Terry P. Mamounas, MD, MPH, discusses the use of extended adjuvant therapy for patients with breast cancer and how the landscape is evolving.
Terry P. Mamounas, MD, MPH, medical director of the Comprehensive Breast Program at the University of Florida Health Cancer Center, discusses the use of extended adjuvant therapy for patients with breast cancer and how the landscape is evolving.
Mamounas says that physicians in this setting know that extended adjuvant therapy works for patients and the extent that it works when using tamoxifen (Nolvadex) after an aromatase inhibitor, which gives a significant benefit. There is less benefit when giving an aromatase inhibitor after the patient had already received an aromatase inhibitor for 5 years or so. Generally, studies of adjuvant therapy have shown a small absolute benefit and a 4% to 7% decrease in recurrence. For any agent where there is a 4% or 5% absolute reduction in recurrence, 95% of the patients do not need the intervention because they won’t recur without it or they would recur even with it, Mamounas explains.
Physicians need to find a better way to identify patients who need the additional treatment, according to Mamounas. He and his colleagues looked at multiple strategies to do this.
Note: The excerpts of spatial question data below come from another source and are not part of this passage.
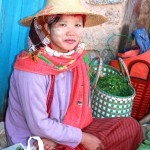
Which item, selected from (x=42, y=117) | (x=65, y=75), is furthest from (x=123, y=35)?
(x=42, y=117)

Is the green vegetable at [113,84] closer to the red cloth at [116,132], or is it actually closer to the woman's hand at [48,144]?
the red cloth at [116,132]

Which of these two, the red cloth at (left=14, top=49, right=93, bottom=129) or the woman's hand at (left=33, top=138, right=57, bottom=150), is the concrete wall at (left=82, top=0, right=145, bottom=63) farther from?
the woman's hand at (left=33, top=138, right=57, bottom=150)

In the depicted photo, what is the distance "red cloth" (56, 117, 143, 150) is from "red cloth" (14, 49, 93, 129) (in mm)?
101

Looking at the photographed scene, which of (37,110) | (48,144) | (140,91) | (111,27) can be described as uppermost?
(111,27)

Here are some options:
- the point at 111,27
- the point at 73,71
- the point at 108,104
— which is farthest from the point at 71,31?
the point at 111,27

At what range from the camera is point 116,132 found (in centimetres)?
223

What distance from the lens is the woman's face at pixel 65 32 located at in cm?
193

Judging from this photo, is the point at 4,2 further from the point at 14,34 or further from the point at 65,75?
the point at 65,75

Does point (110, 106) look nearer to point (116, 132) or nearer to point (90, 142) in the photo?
point (116, 132)

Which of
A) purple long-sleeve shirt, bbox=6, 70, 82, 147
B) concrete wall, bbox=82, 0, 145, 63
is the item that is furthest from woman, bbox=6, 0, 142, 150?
concrete wall, bbox=82, 0, 145, 63

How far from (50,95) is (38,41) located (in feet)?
1.20

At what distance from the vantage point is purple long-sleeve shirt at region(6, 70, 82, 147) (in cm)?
189

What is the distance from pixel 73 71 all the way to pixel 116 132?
553mm

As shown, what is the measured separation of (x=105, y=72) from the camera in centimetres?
314
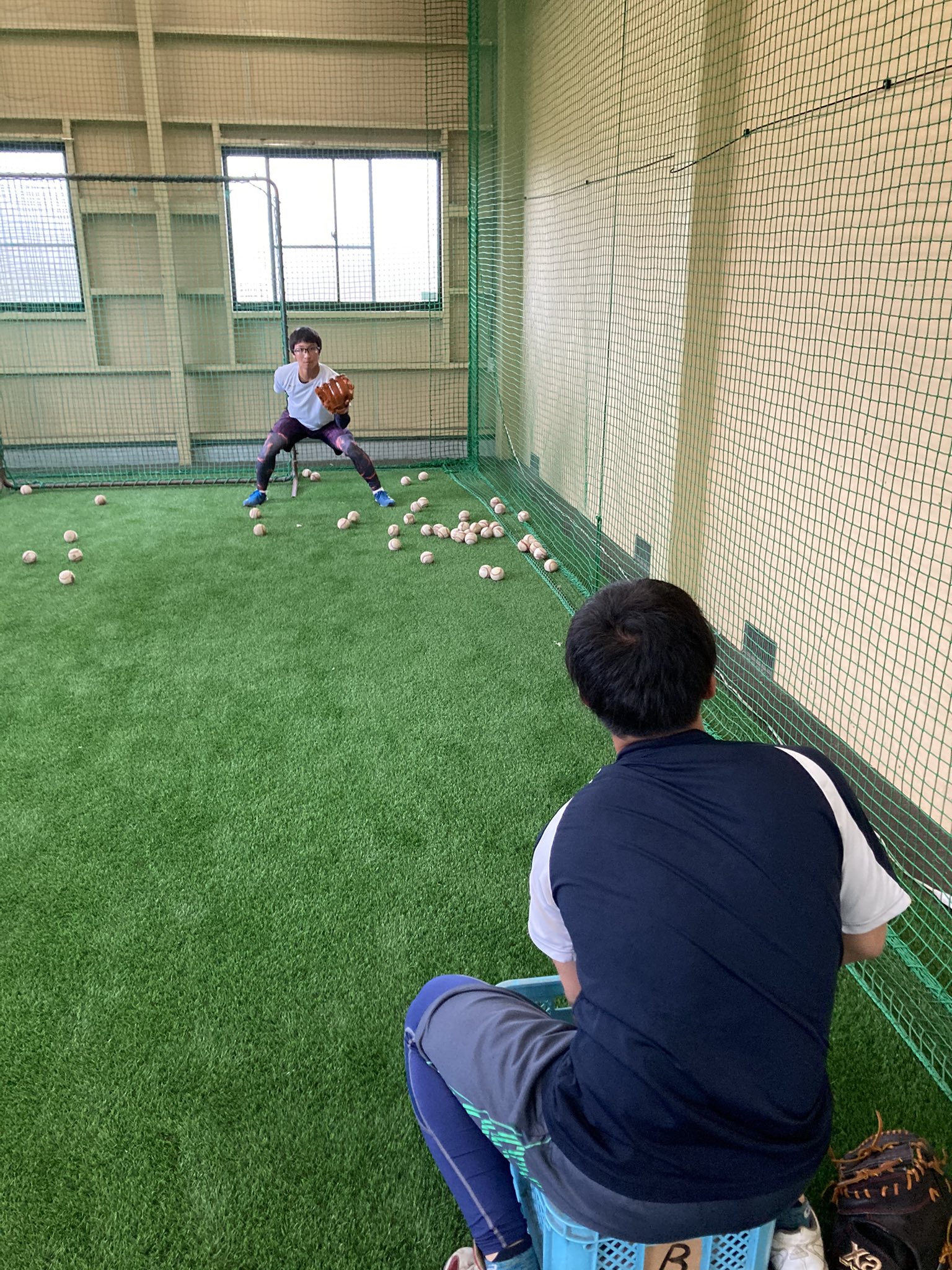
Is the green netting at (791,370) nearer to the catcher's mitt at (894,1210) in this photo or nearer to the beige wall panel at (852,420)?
the beige wall panel at (852,420)

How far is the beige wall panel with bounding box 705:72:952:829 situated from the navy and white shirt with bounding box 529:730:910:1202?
1.43 m

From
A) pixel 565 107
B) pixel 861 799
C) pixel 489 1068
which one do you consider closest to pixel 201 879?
pixel 489 1068

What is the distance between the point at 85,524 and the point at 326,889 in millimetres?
4130

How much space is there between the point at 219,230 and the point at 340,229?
0.94m

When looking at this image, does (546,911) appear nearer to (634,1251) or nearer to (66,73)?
(634,1251)

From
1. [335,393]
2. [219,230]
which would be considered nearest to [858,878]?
[335,393]

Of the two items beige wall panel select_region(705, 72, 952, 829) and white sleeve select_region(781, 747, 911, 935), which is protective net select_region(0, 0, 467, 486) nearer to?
beige wall panel select_region(705, 72, 952, 829)

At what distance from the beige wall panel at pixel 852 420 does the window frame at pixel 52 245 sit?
5.56 meters

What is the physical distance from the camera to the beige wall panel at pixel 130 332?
283 inches

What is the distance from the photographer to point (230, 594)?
14.3 feet

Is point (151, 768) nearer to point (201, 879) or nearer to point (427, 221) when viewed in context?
point (201, 879)

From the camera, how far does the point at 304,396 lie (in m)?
5.84

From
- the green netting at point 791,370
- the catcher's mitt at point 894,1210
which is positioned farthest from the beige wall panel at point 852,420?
the catcher's mitt at point 894,1210

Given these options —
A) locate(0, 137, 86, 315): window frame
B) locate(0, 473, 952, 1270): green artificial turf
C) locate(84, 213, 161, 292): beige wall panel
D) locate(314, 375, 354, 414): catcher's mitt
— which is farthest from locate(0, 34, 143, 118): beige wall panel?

One strategy is looking at primary tumor characteristics in patients; if they have a bigger tumor or positive nodes, the patients rate of recurrence is higher than if they had a smaller tumor or negative nodes. Clinical pathologic algorithms have been developed including 1 called CTS5, which looks at clinical tumor characteristics and predictions after 5 years. It looks at tumor size, nodal status, disease grade, and age of the patient. By putting all of these factors together in an algorithm, physicians can predict what will happen after 5 years.